If it wasn't for my family. 

Straggled breaths, amplified by the stone cocoon we are buried in, ricochet through the cave, and I follow the noise, filled with desperation and pain, of restless discomfort. 

The sound leads me to Tubbo, covered in bandages and weeping sores, bloodstained burnt clothes, the white shirt, or what's left of it rather, a brown and black mess, burn marks and congealed blood, straggled pieces of hair plastered to his almost unrecognisable face with sweat. 

"Ro-sie." He croaks out, voice cracking. 

"Tubbo." The words falls from my mouth with a gasp, and I rush toward him, shaking on a half-cobbled cot, creaky wood and threadbare blankets, twisted face aghast in shivering orange glow. "I'm here."

I sink to my knees beside the bed, clutching his hand, the left one, left untouched by the blazing ruin that has destroyed half of his body, stolen his face, and sight, taken peace and rest and humanity from him in a brilliant, beautiful, horrible burst. 

His hand squeezes mine, fingers tightening painfully, but neither of us want to let go. I look over him, the hastily strewn bandages, the blisters and red boiled skin, tight and swollen, unnaturally shiny against the lamp light, the way his brow dips in pain.

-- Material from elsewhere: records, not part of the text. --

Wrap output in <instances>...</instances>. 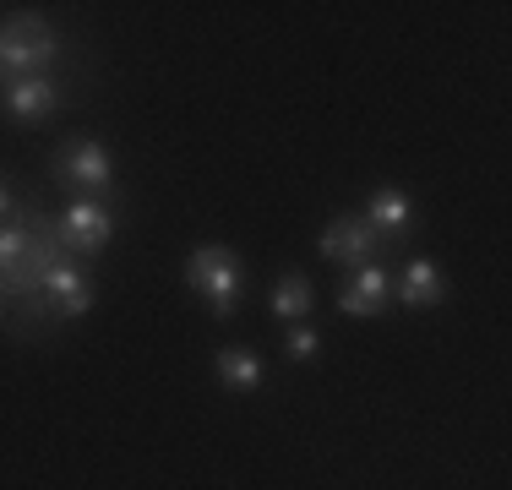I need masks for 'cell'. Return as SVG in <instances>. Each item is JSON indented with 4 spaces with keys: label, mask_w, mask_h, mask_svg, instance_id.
Wrapping results in <instances>:
<instances>
[{
    "label": "cell",
    "mask_w": 512,
    "mask_h": 490,
    "mask_svg": "<svg viewBox=\"0 0 512 490\" xmlns=\"http://www.w3.org/2000/svg\"><path fill=\"white\" fill-rule=\"evenodd\" d=\"M398 300H404L409 311L442 305V300H447V278H442V267H436L431 256H414L404 273H398Z\"/></svg>",
    "instance_id": "8fae6325"
},
{
    "label": "cell",
    "mask_w": 512,
    "mask_h": 490,
    "mask_svg": "<svg viewBox=\"0 0 512 490\" xmlns=\"http://www.w3.org/2000/svg\"><path fill=\"white\" fill-rule=\"evenodd\" d=\"M55 175L66 180V186L88 191V196H109V186H115V164H109L104 142H93V137H77V142L60 147Z\"/></svg>",
    "instance_id": "277c9868"
},
{
    "label": "cell",
    "mask_w": 512,
    "mask_h": 490,
    "mask_svg": "<svg viewBox=\"0 0 512 490\" xmlns=\"http://www.w3.org/2000/svg\"><path fill=\"white\" fill-rule=\"evenodd\" d=\"M11 207H17V202H11V191H6V186H0V218H6V213H11Z\"/></svg>",
    "instance_id": "9a60e30c"
},
{
    "label": "cell",
    "mask_w": 512,
    "mask_h": 490,
    "mask_svg": "<svg viewBox=\"0 0 512 490\" xmlns=\"http://www.w3.org/2000/svg\"><path fill=\"white\" fill-rule=\"evenodd\" d=\"M387 294H393V273H387L382 262L355 267V278L344 284V294H338V311L344 316H376L387 305Z\"/></svg>",
    "instance_id": "ba28073f"
},
{
    "label": "cell",
    "mask_w": 512,
    "mask_h": 490,
    "mask_svg": "<svg viewBox=\"0 0 512 490\" xmlns=\"http://www.w3.org/2000/svg\"><path fill=\"white\" fill-rule=\"evenodd\" d=\"M365 224L382 235V245H387V240H404L409 224H414V202H409L398 186H382L371 202H365Z\"/></svg>",
    "instance_id": "30bf717a"
},
{
    "label": "cell",
    "mask_w": 512,
    "mask_h": 490,
    "mask_svg": "<svg viewBox=\"0 0 512 490\" xmlns=\"http://www.w3.org/2000/svg\"><path fill=\"white\" fill-rule=\"evenodd\" d=\"M0 311H6V289H0Z\"/></svg>",
    "instance_id": "2e32d148"
},
{
    "label": "cell",
    "mask_w": 512,
    "mask_h": 490,
    "mask_svg": "<svg viewBox=\"0 0 512 490\" xmlns=\"http://www.w3.org/2000/svg\"><path fill=\"white\" fill-rule=\"evenodd\" d=\"M186 284L207 300L213 316H235V300H240V284H246V267L229 245H197L186 256Z\"/></svg>",
    "instance_id": "6da1fadb"
},
{
    "label": "cell",
    "mask_w": 512,
    "mask_h": 490,
    "mask_svg": "<svg viewBox=\"0 0 512 490\" xmlns=\"http://www.w3.org/2000/svg\"><path fill=\"white\" fill-rule=\"evenodd\" d=\"M60 55V39L39 17H11L0 28V82L11 77H44V66Z\"/></svg>",
    "instance_id": "7a4b0ae2"
},
{
    "label": "cell",
    "mask_w": 512,
    "mask_h": 490,
    "mask_svg": "<svg viewBox=\"0 0 512 490\" xmlns=\"http://www.w3.org/2000/svg\"><path fill=\"white\" fill-rule=\"evenodd\" d=\"M311 300H316V294H311V284H306V273H284V278L273 284V300H267V305H273L278 322L295 327L300 316H311Z\"/></svg>",
    "instance_id": "4fadbf2b"
},
{
    "label": "cell",
    "mask_w": 512,
    "mask_h": 490,
    "mask_svg": "<svg viewBox=\"0 0 512 490\" xmlns=\"http://www.w3.org/2000/svg\"><path fill=\"white\" fill-rule=\"evenodd\" d=\"M0 109L11 120H50L60 109V88L50 77H11L0 82Z\"/></svg>",
    "instance_id": "52a82bcc"
},
{
    "label": "cell",
    "mask_w": 512,
    "mask_h": 490,
    "mask_svg": "<svg viewBox=\"0 0 512 490\" xmlns=\"http://www.w3.org/2000/svg\"><path fill=\"white\" fill-rule=\"evenodd\" d=\"M55 235L66 245L71 256H99L109 240H115V207L104 202V196H82V202H71L66 213L55 218Z\"/></svg>",
    "instance_id": "3957f363"
},
{
    "label": "cell",
    "mask_w": 512,
    "mask_h": 490,
    "mask_svg": "<svg viewBox=\"0 0 512 490\" xmlns=\"http://www.w3.org/2000/svg\"><path fill=\"white\" fill-rule=\"evenodd\" d=\"M376 251H382V235H376L371 224H365V213H338L333 224L322 229V256L338 267H371Z\"/></svg>",
    "instance_id": "5b68a950"
},
{
    "label": "cell",
    "mask_w": 512,
    "mask_h": 490,
    "mask_svg": "<svg viewBox=\"0 0 512 490\" xmlns=\"http://www.w3.org/2000/svg\"><path fill=\"white\" fill-rule=\"evenodd\" d=\"M316 349H322V338H316V327H306V322H295V327H289V354H295L300 365H306V360H316Z\"/></svg>",
    "instance_id": "5bb4252c"
},
{
    "label": "cell",
    "mask_w": 512,
    "mask_h": 490,
    "mask_svg": "<svg viewBox=\"0 0 512 490\" xmlns=\"http://www.w3.org/2000/svg\"><path fill=\"white\" fill-rule=\"evenodd\" d=\"M44 300H50V311L55 316H66V322H77V316H88L93 311V278H88V267L77 262V256H66V262H55L50 273H44Z\"/></svg>",
    "instance_id": "8992f818"
},
{
    "label": "cell",
    "mask_w": 512,
    "mask_h": 490,
    "mask_svg": "<svg viewBox=\"0 0 512 490\" xmlns=\"http://www.w3.org/2000/svg\"><path fill=\"white\" fill-rule=\"evenodd\" d=\"M213 376L229 392H256L267 382V365H262V354H256V349H218L213 354Z\"/></svg>",
    "instance_id": "7c38bea8"
},
{
    "label": "cell",
    "mask_w": 512,
    "mask_h": 490,
    "mask_svg": "<svg viewBox=\"0 0 512 490\" xmlns=\"http://www.w3.org/2000/svg\"><path fill=\"white\" fill-rule=\"evenodd\" d=\"M33 218H39V213H33L28 202H17L6 218H0V284H6L22 262H28V251H33Z\"/></svg>",
    "instance_id": "9c48e42d"
}]
</instances>
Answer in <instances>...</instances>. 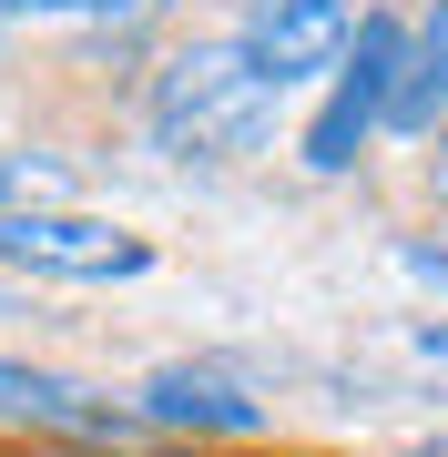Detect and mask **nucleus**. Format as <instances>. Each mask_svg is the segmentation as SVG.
Wrapping results in <instances>:
<instances>
[{"instance_id":"1","label":"nucleus","mask_w":448,"mask_h":457,"mask_svg":"<svg viewBox=\"0 0 448 457\" xmlns=\"http://www.w3.org/2000/svg\"><path fill=\"white\" fill-rule=\"evenodd\" d=\"M266 122H275V92L255 82V62L234 41H194L153 71V143L173 163H234L266 143Z\"/></svg>"},{"instance_id":"2","label":"nucleus","mask_w":448,"mask_h":457,"mask_svg":"<svg viewBox=\"0 0 448 457\" xmlns=\"http://www.w3.org/2000/svg\"><path fill=\"white\" fill-rule=\"evenodd\" d=\"M398 71H408V31L387 11H357V41L336 51L326 112L306 122V173H347L357 153H367V132H377L387 102H398Z\"/></svg>"},{"instance_id":"3","label":"nucleus","mask_w":448,"mask_h":457,"mask_svg":"<svg viewBox=\"0 0 448 457\" xmlns=\"http://www.w3.org/2000/svg\"><path fill=\"white\" fill-rule=\"evenodd\" d=\"M0 264H21V275H51V285H133L153 245L123 224H102V213H51V204H11L0 213Z\"/></svg>"},{"instance_id":"4","label":"nucleus","mask_w":448,"mask_h":457,"mask_svg":"<svg viewBox=\"0 0 448 457\" xmlns=\"http://www.w3.org/2000/svg\"><path fill=\"white\" fill-rule=\"evenodd\" d=\"M347 41H357V0H245V31H234V51L255 62L266 92H296L316 71H336Z\"/></svg>"},{"instance_id":"5","label":"nucleus","mask_w":448,"mask_h":457,"mask_svg":"<svg viewBox=\"0 0 448 457\" xmlns=\"http://www.w3.org/2000/svg\"><path fill=\"white\" fill-rule=\"evenodd\" d=\"M133 417L143 427H194V437H266V396H245L224 366H153Z\"/></svg>"},{"instance_id":"6","label":"nucleus","mask_w":448,"mask_h":457,"mask_svg":"<svg viewBox=\"0 0 448 457\" xmlns=\"http://www.w3.org/2000/svg\"><path fill=\"white\" fill-rule=\"evenodd\" d=\"M0 417H31V427H51V437H82V447H123V437L143 427V417L102 407V396H82L72 376L21 366V356H0Z\"/></svg>"},{"instance_id":"7","label":"nucleus","mask_w":448,"mask_h":457,"mask_svg":"<svg viewBox=\"0 0 448 457\" xmlns=\"http://www.w3.org/2000/svg\"><path fill=\"white\" fill-rule=\"evenodd\" d=\"M438 112H448V0L408 31V71H398V102H387V122H398V132H428Z\"/></svg>"},{"instance_id":"8","label":"nucleus","mask_w":448,"mask_h":457,"mask_svg":"<svg viewBox=\"0 0 448 457\" xmlns=\"http://www.w3.org/2000/svg\"><path fill=\"white\" fill-rule=\"evenodd\" d=\"M143 0H0V21H123Z\"/></svg>"},{"instance_id":"9","label":"nucleus","mask_w":448,"mask_h":457,"mask_svg":"<svg viewBox=\"0 0 448 457\" xmlns=\"http://www.w3.org/2000/svg\"><path fill=\"white\" fill-rule=\"evenodd\" d=\"M418 356H428V366H448V326H418Z\"/></svg>"},{"instance_id":"10","label":"nucleus","mask_w":448,"mask_h":457,"mask_svg":"<svg viewBox=\"0 0 448 457\" xmlns=\"http://www.w3.org/2000/svg\"><path fill=\"white\" fill-rule=\"evenodd\" d=\"M438 204H448V143H438Z\"/></svg>"},{"instance_id":"11","label":"nucleus","mask_w":448,"mask_h":457,"mask_svg":"<svg viewBox=\"0 0 448 457\" xmlns=\"http://www.w3.org/2000/svg\"><path fill=\"white\" fill-rule=\"evenodd\" d=\"M438 457H448V447H438Z\"/></svg>"}]
</instances>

"I'm gonna fix this okay?" I murmur, giving his hand another squeeze. "I'm not going anywhere, I just need supplies."

The medical supplies are stored in a chest I find near the bed, and I pull out everything I can, fresh bandages, topical ointments, antiseptics. It's not what I need, it's not what he needs, and staring at this threadbare collection of medical supplies in making me fucking nervous.